GIVEN EXERCISE A →
In the render-node thread, what does each open() of the drm node get on GPUs with MMUs?

PROVIDED TEXT →

-- Begin --

Please ignore this totally wrong comment. While there is indeed no
pushbuf validation, every process (well, every open() of the drm node)
gets its own virtual memory space for all GPU's with MMU's (nv50+).

  -ilia
Thomas Hellstrom March 20, 2014, 8:54 p.m. UTC | #17
On 03/20/2014 06:34 PM, Rob Clark wrote:
> On Thu, Mar 20, 2014 at 6:28 AM, Thomas Hellstrom <thellstrom@vmware.com> wrote:
>> On 03/20/2014 10:43 AM, David Herrmann wrote:
>>> Hi
>>>
>>> On Thu, Mar 20, 2014 at 10:27 AM, Thomas Hellstrom
>>> <thellstrom@vmware.com> wrote:
>>>> A user logs in to a system where DRI clients use render nodes. The
>>>> system grants rw permission on the render nodes for the console user.
>>>> User starts editing a secret document, starts some GPGPU structural FEM
>>>> computations of  the Pentagon building. Locks the screen and goes for lunch.
>>>>
>>>> A malicious user logs in using fast user switching and becomes the owner
>>>> of the render node. Tries to map a couple of random offsets, but that
>>>> fails, due to security checks. Now crafts a malicious command stream to
>>>> dump all GPU memory to a file. Steals the first user's secret document
>>>> and the intermediate Pentagon data. Logs out and starts data mining.
>>>>
>>>> Now if we require drivers to block these malicious command streams this
>>>> can never happen, and distros can reliably grant rw access to the render
>>>> nodes to the user currently logged into the console.
>>>>
>>>> I guest basically what I'm trying to say that with the legacy concept it
>>>> was OK to access all GPU memory, because an authenticated X user
>>>> basically had the same permissions.
>>>>
>>>> With render nodes we're allowing multiple users into the GPU at the same
>>>> time, and it's not OK anymore for a client to access another clients GPU
>>>> buffer through a malicious command stream.
>>> Yes, I understand the attack scenario, but that's not related to
>>> render-nodes at all. The exact same races exist on the legacy node:
>> I was under the impression that render nodes were designed to fix these
>> issues?

-- End --

GIVEN RECORDS →

-- Begin --

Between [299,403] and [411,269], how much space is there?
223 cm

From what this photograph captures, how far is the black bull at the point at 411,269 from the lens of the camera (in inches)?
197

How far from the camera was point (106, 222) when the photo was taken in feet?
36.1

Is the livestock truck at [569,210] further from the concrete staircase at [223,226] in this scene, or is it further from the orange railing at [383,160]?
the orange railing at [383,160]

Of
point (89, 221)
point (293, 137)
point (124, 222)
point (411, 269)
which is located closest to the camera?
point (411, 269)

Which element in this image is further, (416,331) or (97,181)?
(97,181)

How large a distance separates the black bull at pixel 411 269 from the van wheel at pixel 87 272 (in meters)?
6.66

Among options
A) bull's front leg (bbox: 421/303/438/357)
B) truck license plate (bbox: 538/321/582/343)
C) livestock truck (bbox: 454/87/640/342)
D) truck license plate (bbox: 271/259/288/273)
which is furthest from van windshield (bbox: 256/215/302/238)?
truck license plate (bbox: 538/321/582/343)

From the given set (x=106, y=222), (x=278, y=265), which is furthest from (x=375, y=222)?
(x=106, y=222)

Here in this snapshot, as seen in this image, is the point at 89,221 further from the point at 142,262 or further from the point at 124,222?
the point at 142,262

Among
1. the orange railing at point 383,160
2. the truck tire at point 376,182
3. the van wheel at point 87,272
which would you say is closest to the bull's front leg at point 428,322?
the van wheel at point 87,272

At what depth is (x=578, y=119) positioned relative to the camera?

-- End --

GIVEN EXERCISE B →
Return the lines of the entries starting at the one containing "Here in this" and continuing through the end of the entries, both ends included, reproducing each line without change.

WRITTEN RESPONSE A →
Its own virtual memory space.

WRITTEN RESPONSE B →
Here in this snapshot, as seen in this image, is the point at 89,221 further from the point at 142,262 or further from the point at 124,222?
the point at 142,262

Among
1. the orange railing at point 383,160
2. the truck tire at point 376,182
3. the van wheel at point 87,272
which would you say is closest to the bull's front leg at point 428,322?
the van wheel at point 87,272

At what depth is (x=578, y=119) positioned relative to the camera?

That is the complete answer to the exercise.